Storia di Sara

Stagione 1, Episodio 2

…”Cogito, ergo sum !” … Quando m’imbattei in questa frase (avevo circa 15 anni) la feci mia, usandola come fondamenta delle mie future certezze! Era rassicurante e tutto filò liscio, finché …nel mezzo del cammin di nostra vita…non inciampai in un acronimo…LGS Lennox – Gastaut – Sindrome… La mia (nostra) secondogenita (fino ad allora sana, vivace, curiosa come sua sorella) ne era affetta!!!

Doc: …una malattia rara … mica possono essere tutte diffuse
Doc: …non c’è cura …ma la ricerca, sì
Doc: …dovrà indossare un caschetto, sa per ridurre i danni dovuti alle frequenti e rovinose cadute … OK..
Doc: …sta perdendo autonomia sulle funzioni fisiologiche … in qualche modo faremo, gli ausili ci sono, poi è una condizione temporanea, prima che diventi grande, la ricerca avrà trovato una soluzione anche a questo!
Doc: …probabilmente non imparerà a scrivere … poco male, ci sono certi asini in giro…pensai
Doc: … non sarà in grado di leggere … lo farò io per lei, sarà bello! In futuro potrà usare quei sistemi di lettura computerizzata
Doc: …e ammesso che ci riesca non ne capirà il senso

Della diagnosi (arrivata dopo varie peregrinazioni già raccontate) comunicataci con tatto e realistica sobrietà, non riuscivo ad afferrare null’altro che la futura e permanente incapacità di nostra figlia a…” cogitare ” autonomamente. Le mie solide certezze erano crollate, anzi implose!!!

Tornammo a casa con la mestizia nel cuore.

Ci trascinammo per qualche tempo in questa nuova condizione – fuori dal tempo e dallo spazio – cercando di conviverci, osteggiarla, accettarla… mentre Sara sembrava ogni giorno più il fantasma di se stessa.

Rimasi di tali convinzioni fin quando, per caso, mi accorsi che qualche filo in quella testolina era ancora collegato bene. Memoria? Logica? Intuito? Non saprei dirlo, ma funzionava. Era un giorno come un altro. Pioveva e sua sorella stava giocando online al computer. Per problemi di connessione, chiuse il programma e si dedicò ad altro finché la sua attenzione non venne richiamata dalla sorellina che le mostrò qualcosa che per noi fu una vera e propria rivelazione.
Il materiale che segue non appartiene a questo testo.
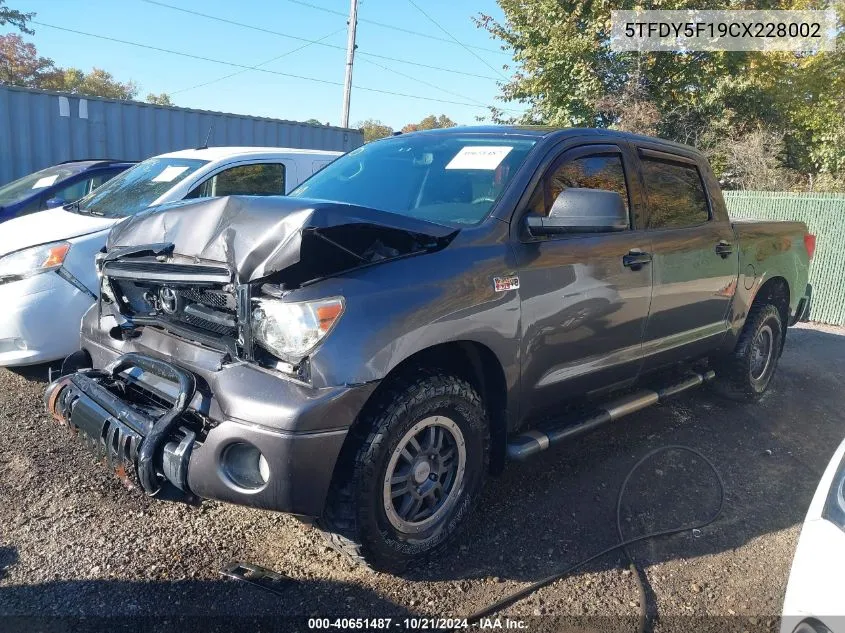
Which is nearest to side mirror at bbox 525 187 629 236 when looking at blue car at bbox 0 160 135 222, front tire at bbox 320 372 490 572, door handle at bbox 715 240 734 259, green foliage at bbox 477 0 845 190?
front tire at bbox 320 372 490 572

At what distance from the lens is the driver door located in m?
3.22

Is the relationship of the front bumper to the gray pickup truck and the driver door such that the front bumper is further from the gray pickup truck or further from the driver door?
the driver door

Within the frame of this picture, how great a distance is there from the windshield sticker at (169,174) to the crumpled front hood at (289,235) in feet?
10.2

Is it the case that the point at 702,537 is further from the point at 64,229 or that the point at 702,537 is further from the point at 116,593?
the point at 64,229

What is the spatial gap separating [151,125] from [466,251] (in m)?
10.3

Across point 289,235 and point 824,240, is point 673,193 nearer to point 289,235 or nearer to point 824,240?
point 289,235

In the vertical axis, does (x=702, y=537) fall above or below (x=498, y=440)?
below

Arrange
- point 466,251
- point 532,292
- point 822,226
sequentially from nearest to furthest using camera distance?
point 466,251, point 532,292, point 822,226

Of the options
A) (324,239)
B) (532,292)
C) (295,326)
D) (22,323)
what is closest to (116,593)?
(295,326)

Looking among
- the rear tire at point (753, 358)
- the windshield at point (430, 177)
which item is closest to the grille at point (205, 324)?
the windshield at point (430, 177)

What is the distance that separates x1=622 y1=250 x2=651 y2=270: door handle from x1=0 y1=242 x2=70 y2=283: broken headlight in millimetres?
3783

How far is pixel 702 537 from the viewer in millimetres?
3367

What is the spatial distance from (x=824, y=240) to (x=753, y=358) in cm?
571

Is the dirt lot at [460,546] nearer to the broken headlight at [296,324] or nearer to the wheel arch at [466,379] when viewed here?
the wheel arch at [466,379]
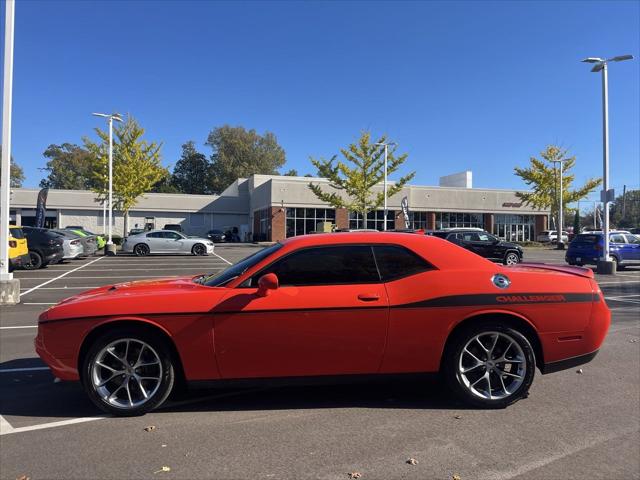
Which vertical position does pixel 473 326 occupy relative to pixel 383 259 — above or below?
below

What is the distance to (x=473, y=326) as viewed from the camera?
429 cm

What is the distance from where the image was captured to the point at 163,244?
1054 inches

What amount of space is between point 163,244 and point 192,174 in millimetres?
73384

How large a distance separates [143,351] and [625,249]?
2110 cm

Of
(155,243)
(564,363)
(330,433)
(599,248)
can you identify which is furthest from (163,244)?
(564,363)

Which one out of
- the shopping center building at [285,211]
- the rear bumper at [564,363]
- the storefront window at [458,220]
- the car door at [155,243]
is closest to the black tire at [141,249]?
the car door at [155,243]

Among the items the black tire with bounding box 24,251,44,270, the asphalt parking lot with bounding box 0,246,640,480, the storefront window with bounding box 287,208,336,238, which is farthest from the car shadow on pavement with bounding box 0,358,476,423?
the storefront window with bounding box 287,208,336,238

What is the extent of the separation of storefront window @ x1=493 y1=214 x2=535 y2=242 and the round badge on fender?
5019 centimetres

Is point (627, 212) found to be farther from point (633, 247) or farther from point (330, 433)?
point (330, 433)

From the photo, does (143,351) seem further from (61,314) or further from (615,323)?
(615,323)

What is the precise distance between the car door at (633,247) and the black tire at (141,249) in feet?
74.7

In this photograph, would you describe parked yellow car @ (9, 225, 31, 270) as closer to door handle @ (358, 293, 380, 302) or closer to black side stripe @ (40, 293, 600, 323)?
black side stripe @ (40, 293, 600, 323)

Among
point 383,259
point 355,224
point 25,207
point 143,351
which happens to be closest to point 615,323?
point 383,259

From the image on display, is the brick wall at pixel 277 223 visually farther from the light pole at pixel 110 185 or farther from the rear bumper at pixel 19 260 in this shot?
the rear bumper at pixel 19 260
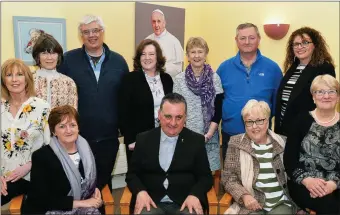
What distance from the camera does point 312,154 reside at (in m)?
2.41

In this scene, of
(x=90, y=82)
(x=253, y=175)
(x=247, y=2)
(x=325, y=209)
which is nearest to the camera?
(x=325, y=209)

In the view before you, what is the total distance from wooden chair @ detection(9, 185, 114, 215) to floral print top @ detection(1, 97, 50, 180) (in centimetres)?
23

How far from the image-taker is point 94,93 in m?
2.90

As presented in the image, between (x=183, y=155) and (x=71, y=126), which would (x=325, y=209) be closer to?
(x=183, y=155)

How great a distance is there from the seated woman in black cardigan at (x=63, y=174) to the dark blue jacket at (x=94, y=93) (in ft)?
1.69

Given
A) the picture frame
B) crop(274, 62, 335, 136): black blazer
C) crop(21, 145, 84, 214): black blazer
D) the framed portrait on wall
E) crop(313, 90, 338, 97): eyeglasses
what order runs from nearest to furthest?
crop(21, 145, 84, 214): black blazer
crop(313, 90, 338, 97): eyeglasses
crop(274, 62, 335, 136): black blazer
the picture frame
the framed portrait on wall

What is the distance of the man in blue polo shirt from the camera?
9.65 feet

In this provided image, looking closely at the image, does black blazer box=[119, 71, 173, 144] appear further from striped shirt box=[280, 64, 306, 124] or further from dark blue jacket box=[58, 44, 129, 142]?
striped shirt box=[280, 64, 306, 124]

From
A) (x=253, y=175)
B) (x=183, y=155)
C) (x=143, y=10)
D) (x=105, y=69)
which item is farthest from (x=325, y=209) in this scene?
(x=143, y=10)

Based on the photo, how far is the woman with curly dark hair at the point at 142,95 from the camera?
2.87 meters

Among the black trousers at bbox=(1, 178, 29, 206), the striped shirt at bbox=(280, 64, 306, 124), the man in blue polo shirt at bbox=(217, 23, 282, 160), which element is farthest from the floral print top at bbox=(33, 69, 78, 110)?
the striped shirt at bbox=(280, 64, 306, 124)

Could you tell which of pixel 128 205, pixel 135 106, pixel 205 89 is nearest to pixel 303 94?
pixel 205 89

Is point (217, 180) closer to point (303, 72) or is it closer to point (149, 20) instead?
point (303, 72)

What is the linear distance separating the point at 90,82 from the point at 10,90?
1.93 feet
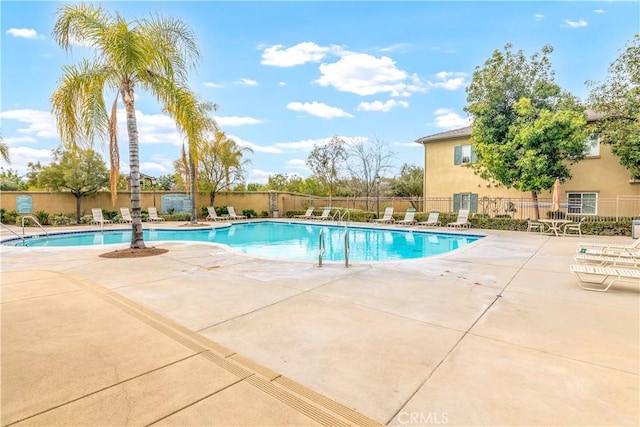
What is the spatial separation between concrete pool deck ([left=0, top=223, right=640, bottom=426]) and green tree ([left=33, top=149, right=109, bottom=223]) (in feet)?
46.4

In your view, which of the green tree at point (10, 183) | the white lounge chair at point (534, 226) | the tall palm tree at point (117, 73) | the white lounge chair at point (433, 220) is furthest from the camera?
the green tree at point (10, 183)

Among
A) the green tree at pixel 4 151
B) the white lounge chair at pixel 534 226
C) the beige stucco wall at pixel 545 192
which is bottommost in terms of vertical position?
the white lounge chair at pixel 534 226

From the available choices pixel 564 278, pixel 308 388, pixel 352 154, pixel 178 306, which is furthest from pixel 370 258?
pixel 352 154

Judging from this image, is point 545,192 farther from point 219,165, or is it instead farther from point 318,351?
point 219,165

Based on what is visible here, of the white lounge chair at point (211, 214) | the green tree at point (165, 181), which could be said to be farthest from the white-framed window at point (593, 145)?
the green tree at point (165, 181)

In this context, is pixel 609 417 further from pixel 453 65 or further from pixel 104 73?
pixel 453 65

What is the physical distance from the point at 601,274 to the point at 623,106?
13137mm

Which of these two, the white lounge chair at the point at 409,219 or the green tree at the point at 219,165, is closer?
the white lounge chair at the point at 409,219

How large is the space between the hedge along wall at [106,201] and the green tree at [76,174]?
651mm

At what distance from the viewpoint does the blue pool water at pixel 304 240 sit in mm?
10320

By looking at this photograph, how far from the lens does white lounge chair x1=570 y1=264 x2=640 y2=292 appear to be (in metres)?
4.66

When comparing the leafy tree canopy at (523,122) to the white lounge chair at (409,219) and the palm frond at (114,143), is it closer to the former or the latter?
the white lounge chair at (409,219)

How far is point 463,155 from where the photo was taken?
743 inches

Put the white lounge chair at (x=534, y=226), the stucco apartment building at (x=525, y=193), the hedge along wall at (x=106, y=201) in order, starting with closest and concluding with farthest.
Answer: the white lounge chair at (x=534, y=226) → the stucco apartment building at (x=525, y=193) → the hedge along wall at (x=106, y=201)
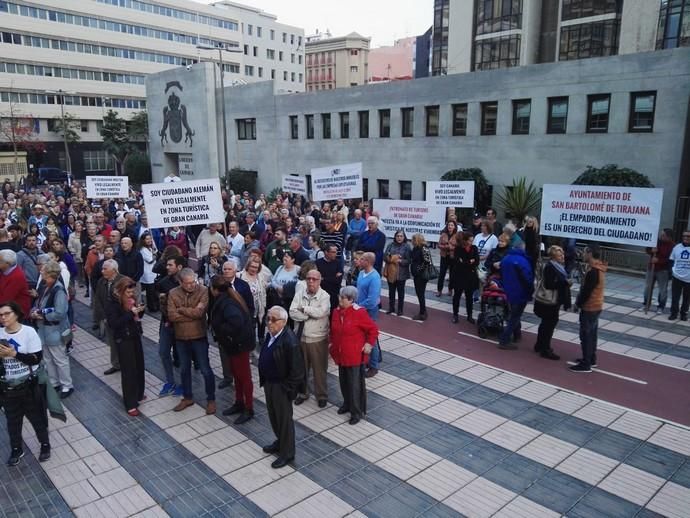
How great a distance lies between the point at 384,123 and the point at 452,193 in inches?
504

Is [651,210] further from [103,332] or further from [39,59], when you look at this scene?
[39,59]

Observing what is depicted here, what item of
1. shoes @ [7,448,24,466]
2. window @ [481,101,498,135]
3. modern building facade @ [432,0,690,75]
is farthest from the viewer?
modern building facade @ [432,0,690,75]

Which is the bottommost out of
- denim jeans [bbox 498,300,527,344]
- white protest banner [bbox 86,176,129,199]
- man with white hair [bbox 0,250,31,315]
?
denim jeans [bbox 498,300,527,344]

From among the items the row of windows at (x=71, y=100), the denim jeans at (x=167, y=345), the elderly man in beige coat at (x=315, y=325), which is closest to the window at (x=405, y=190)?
the elderly man in beige coat at (x=315, y=325)

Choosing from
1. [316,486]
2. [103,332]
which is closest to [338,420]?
[316,486]

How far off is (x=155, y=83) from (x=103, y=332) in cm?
→ 3468

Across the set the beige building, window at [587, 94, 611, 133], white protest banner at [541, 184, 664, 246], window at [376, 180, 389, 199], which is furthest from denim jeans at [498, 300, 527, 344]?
the beige building

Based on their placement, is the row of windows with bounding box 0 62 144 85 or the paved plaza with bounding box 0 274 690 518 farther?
the row of windows with bounding box 0 62 144 85

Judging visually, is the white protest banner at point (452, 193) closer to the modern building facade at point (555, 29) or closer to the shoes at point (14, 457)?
the shoes at point (14, 457)

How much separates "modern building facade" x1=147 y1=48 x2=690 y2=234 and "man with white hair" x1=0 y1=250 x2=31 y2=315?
1759 cm

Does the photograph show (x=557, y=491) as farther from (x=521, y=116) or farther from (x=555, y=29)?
(x=555, y=29)

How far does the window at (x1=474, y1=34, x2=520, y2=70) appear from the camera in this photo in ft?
121

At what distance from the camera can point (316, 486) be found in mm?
5566

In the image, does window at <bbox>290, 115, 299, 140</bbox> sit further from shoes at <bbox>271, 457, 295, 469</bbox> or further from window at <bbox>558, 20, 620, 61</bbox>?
shoes at <bbox>271, 457, 295, 469</bbox>
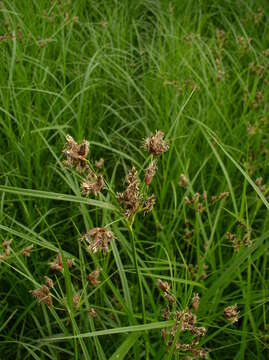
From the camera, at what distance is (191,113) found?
7.38 feet

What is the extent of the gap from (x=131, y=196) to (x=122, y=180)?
0.72 feet

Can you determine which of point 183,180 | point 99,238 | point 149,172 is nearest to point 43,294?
point 99,238

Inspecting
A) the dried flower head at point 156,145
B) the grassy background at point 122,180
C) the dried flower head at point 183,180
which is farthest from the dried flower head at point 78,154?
the dried flower head at point 183,180

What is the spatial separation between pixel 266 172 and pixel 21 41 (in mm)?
1403

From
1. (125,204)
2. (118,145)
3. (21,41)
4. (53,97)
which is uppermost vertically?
(125,204)

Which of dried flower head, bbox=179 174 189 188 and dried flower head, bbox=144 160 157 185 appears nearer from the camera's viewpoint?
dried flower head, bbox=144 160 157 185

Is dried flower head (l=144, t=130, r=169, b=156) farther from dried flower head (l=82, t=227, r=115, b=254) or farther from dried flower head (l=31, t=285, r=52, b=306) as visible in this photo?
dried flower head (l=31, t=285, r=52, b=306)

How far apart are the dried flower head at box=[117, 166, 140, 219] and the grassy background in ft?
0.77

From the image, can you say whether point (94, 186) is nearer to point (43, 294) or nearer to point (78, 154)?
point (78, 154)

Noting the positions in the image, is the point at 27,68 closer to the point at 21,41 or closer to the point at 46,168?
the point at 21,41

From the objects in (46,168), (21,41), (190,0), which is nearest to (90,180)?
(46,168)

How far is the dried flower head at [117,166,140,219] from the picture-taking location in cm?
90

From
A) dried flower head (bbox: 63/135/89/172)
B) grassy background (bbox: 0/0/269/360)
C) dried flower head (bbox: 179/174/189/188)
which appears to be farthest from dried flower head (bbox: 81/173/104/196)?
dried flower head (bbox: 179/174/189/188)

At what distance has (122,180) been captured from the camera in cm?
112
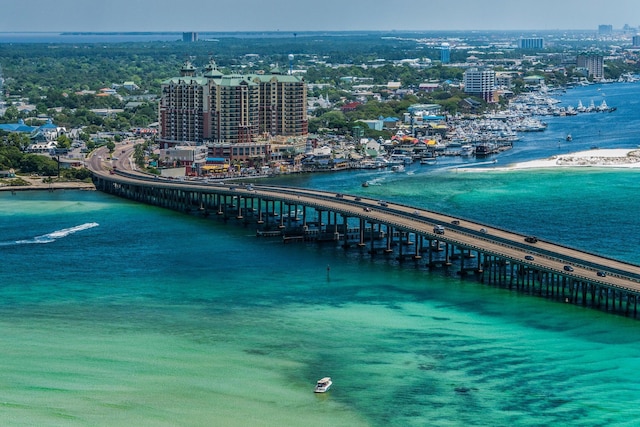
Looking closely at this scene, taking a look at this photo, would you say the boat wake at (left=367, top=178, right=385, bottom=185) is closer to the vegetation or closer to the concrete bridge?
the concrete bridge

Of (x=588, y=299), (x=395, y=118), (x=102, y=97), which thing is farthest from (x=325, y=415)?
(x=102, y=97)

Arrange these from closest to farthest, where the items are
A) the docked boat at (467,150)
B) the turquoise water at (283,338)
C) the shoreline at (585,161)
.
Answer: the turquoise water at (283,338)
the shoreline at (585,161)
the docked boat at (467,150)

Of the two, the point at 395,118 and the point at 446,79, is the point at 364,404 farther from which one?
the point at 446,79

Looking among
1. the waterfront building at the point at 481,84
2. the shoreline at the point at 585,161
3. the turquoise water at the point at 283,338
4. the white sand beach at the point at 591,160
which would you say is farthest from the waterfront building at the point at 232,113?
the waterfront building at the point at 481,84

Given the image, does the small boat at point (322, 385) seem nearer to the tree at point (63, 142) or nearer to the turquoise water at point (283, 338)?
the turquoise water at point (283, 338)

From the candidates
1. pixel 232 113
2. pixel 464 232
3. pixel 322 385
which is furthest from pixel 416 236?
pixel 232 113

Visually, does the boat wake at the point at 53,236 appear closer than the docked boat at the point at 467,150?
Yes
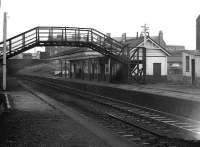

Era riuscita a ritrovare lo stesso gioco e a ritornare allo stesso punto dove era arrivata sua sorella poco prima. Ciò dimostrava che quel fantasma era ancora vivo. Significava che, in qualche modo, era capace di capire e di interagire. Quel modo era ovviamente un modo tutto suo, ma era un modo.
Così capii che la ricerca più importante da quel momento non sarebbe più stata la ricerca di una diagnosi, bensì la ricerca di quel “modo”. Iniziò così una frenetica ricerca di nuove prospettive, nuovi punti di vista, metodi di apprendimento, di insegnamento, nuovi equilibri familiari e nuove strategie e stratagemmi (sopratutto!) per poter applicare il tutto. Fissammo dei macro obiettivi (ma non i tempi), da raggiungere attraverso infiniti e molteplici micro obiettivi e navigammo a vista correggendo la rotta di volta in volta. Capito il modo di procedere, fu il momento di declinarlo a tutti gli aspetti della routine quotidiana: così, grazie a una sinergia tra famiglia, scuola, medici, terapisti, allenatori, etc. abbiamo trovato la giusta strada. Strada che ha portato Sara a raggiungere un’autonomia quasi totale.
Sembra incredibile, ma in 9 anni sono cambiate tante cose e tante volte. Non so se questo risultato sarà duraturo e non so nemmeno cosa veramente abbia fatto la differenza nel miglioramento di Sara, so soltanto che, aldilà dell’obiettivo, la differenza l’ha fatta il modo in cui l’abbiamo raggiunto. Il non arrendersi all’evidenza della diagnosi, la ricerca di nuove prospettive ha creato delle possibilità!
Ricerca non è solo diagnosi o farmaco, ricerca è una condizione.